Florida may soon have more elderly residents than children, newly released Census Bureau estimates suggest, according to a report from the Wall Street Journal.
In 2015, the U.S. had 54 percent more children under 18 than adults 65 and older. In Florida, the margin was 4 percent. As of the most recent data, the state’s ratio of children per elderly resident was 1.04 – the second lowest in the country behind Maine (1.02).
In a conversation with the Journal, University of New Hampshire demographer Kenneth Johnson explained Florida’s exceptionally aged population as a result of strong retirement migration and a falling Hispanic birth rate.
Over the last decade, he said, Florida’s population has grown 14 percent, and a big contributor to that rate has been Hispanic immigration. However, while the state’s Hispanic population has been growing, its birthrate has been in decline. In both Florida and nationwide, births among Hispanics have dropped 28 percent from 2007 to 2014, the Journal reported.

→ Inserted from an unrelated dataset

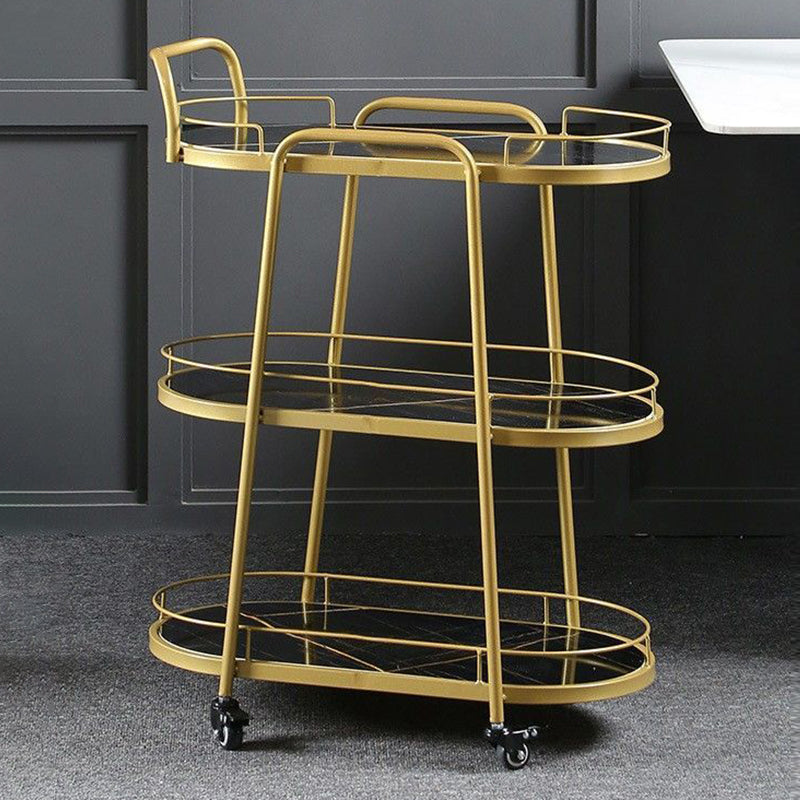 Contemporary Oval Prep Table Rolling Metal Prep Table for Kitchen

Estimates from the Census Bureau say the country’s children-to-elderly ratio could flip as early as 2030. In Florida, the transition could come before 2020.
What the change will do to real estate markets is only speculation, as the transition is no guarantee, but already the industry is gearing up for a demographic shift – which Lesley Deutch of John Burns Real Estate Consulting recently said “will completely transform the housing industry.”